The former can be somewhat measured by in-effective methods such as lines of code produced, revenue per emp in division, and other measures. The latter via surveys.
A company's direct objective it to turn a profit. Their indirect objective is might be to do that via retaining productive workers, or they may take a churn approach. Is it surprising they'd put more effort and weight on the former (prod) than the latter (better for people)?
What math function allows you to strike the correct balance between the 2 measures. For some employees you might make them maximally satisfied by paying them a lot to do nothing. For others they might want little to no money for socially rewarding work. It's not going to be the same for every person.
So in your mind what's the right optimization function for this equation?
I always point out that most "productivity" numbers assume the costs of commuting hours/fuel are $0, because it measures from the perspective of employer costs, and it assumes the employer has used their bargaining-position to force all those variable-costs entirely onto the employees.
So we've got (A) a misleading "productivity boost" sometimes being used to rationalize (B) one-sided policies which are (C) probably not sustainable in the long-term anyway.
Tying my ability to work remotely, and thus plan and live my life accordingly, to some kind of arbitrary performance mechanism installed by Initech's latest up-and-coming executive star, will result in me immediately leaving. I have the skill to back that statement, but I won't employ it just so that some patronizing manager can get a kick out of it.
A level of productivity is part of the package that the employer buys from the employee. Some people might be less productive WFH, but if the WFH perk is important enough to them that it is a deal-breaker, then… that’s what’s for sale, the company can take it or leave it.
If you already have a set of employees, and you demand they all come in, you are selecting against people who know they can sustain their lifestyle by moving to another company.
Only problem with low enough productivity enough to be bumped down to becoming totally unemployable don’t get the choice. These also are the people who are most likely to follow an in-office mandate. It seems like a bad filter to apply.
Productivity increased exponentially for many years in line with technological advances. We were supposed to have flying cars and personal robots by now. The least they can do is allow us to reap our meager earnings from our own hovels.
When I work from home, I watch 8 hours of Twitch and get 0 work done. When I work from the office, I watch 0 hours of Twitch and get 8 hours of work done. I simply don't have the self-control to effectively work from home. That's all the data I need.
Ultimately only people's immediate managers have insight into this either from managing them or from their co-workers. People eventually will let you know who isn't pulling their weight (obviously people will forgive others if they know they have a temporary issue in their life --but not if its unwarranted).
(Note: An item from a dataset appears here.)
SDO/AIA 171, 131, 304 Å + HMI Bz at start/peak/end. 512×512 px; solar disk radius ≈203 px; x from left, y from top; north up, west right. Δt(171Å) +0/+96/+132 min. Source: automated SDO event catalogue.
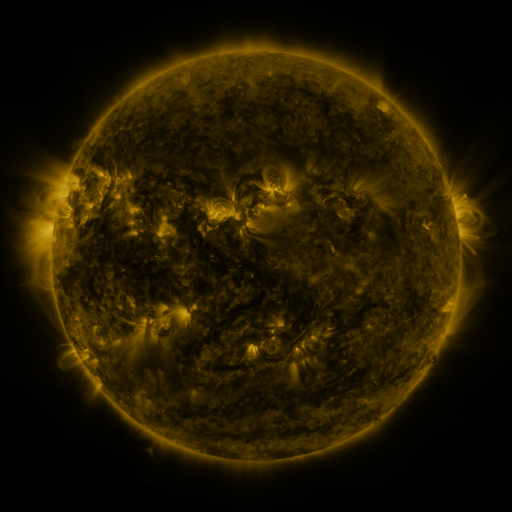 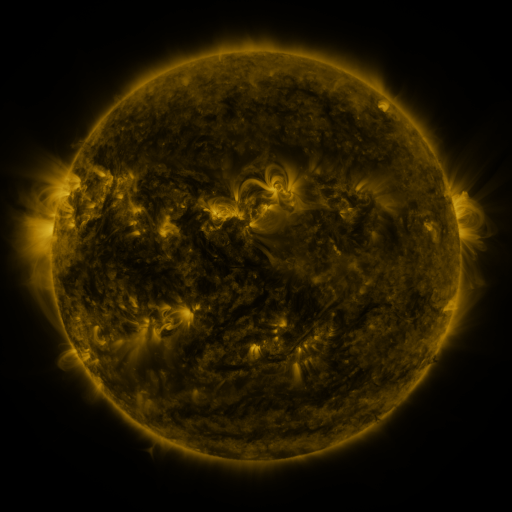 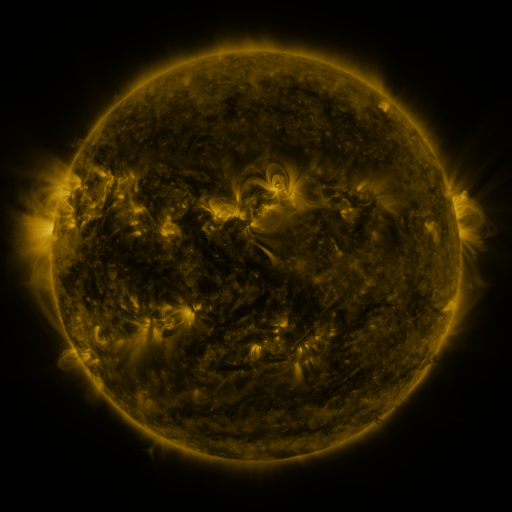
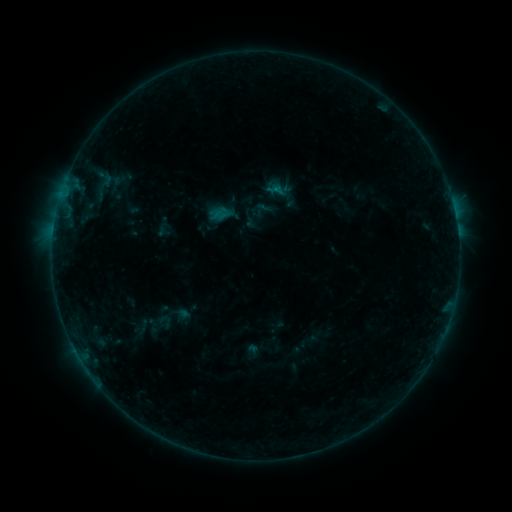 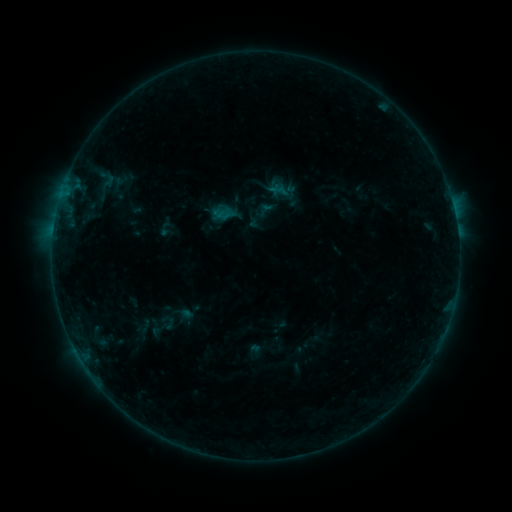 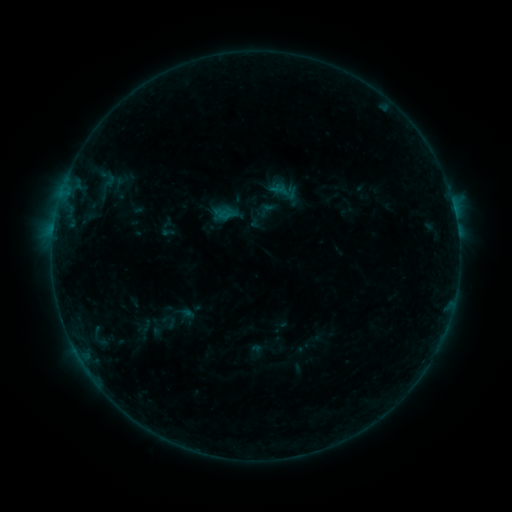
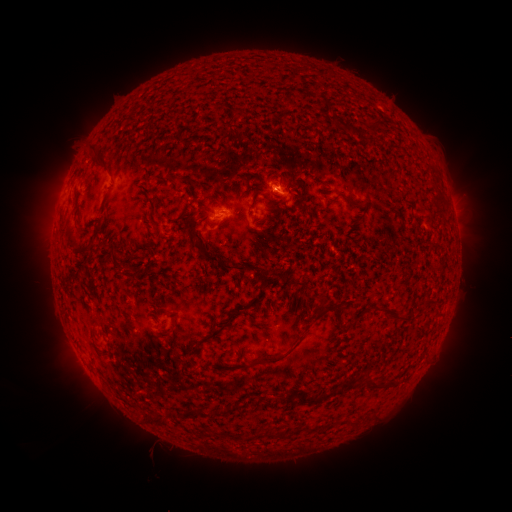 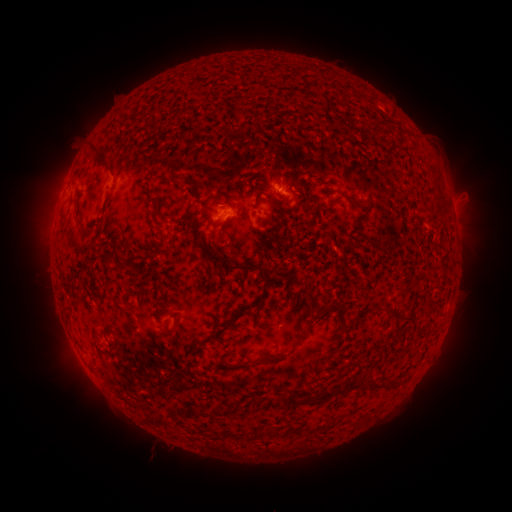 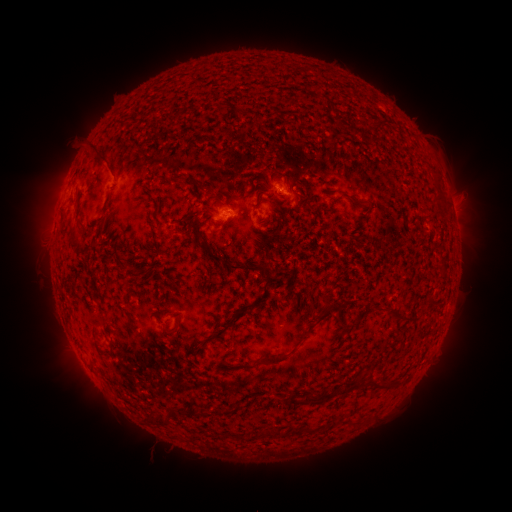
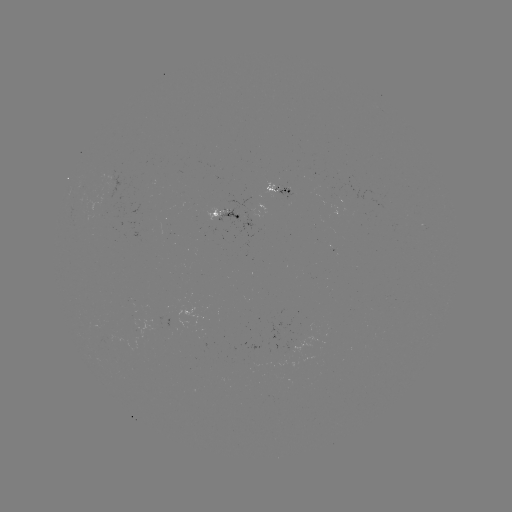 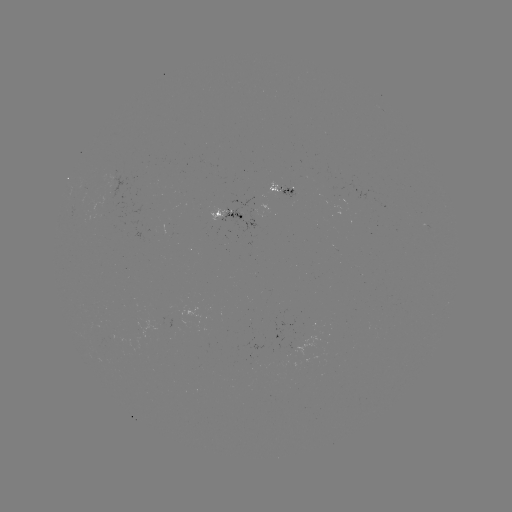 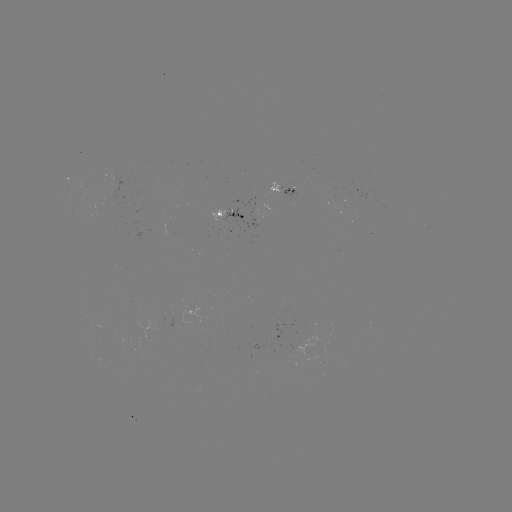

Simply saying "people will know" is a deflection that doesn't really help this point.
If you (royal you - anybody who wants to make this claim) really want to claim that many people are measurably more productive at the office, we'll need studies to counter those done which show WFH is more productive than working from the office.
Doing studies on this is difficult for many reasons. However, I bet there's a lot of people who noticed a drop in productivity from certain colleagues after the switch to WFH. I personally noticed that the productivity of colleagues with young children dropped significantly, for example.
I really don't think it's a controversial statement that some people work better from home and some people work worse from home. In fact, I'd be extremely surprised if the opposite was true (everyone works better from home, or everyone works better in the office), I'd almost say that's impossible.
There need to be better more reliable ways of measuring this and affording those who are able to be productive while remote the option. Those who aren’t as productive WFH don’t get the choice.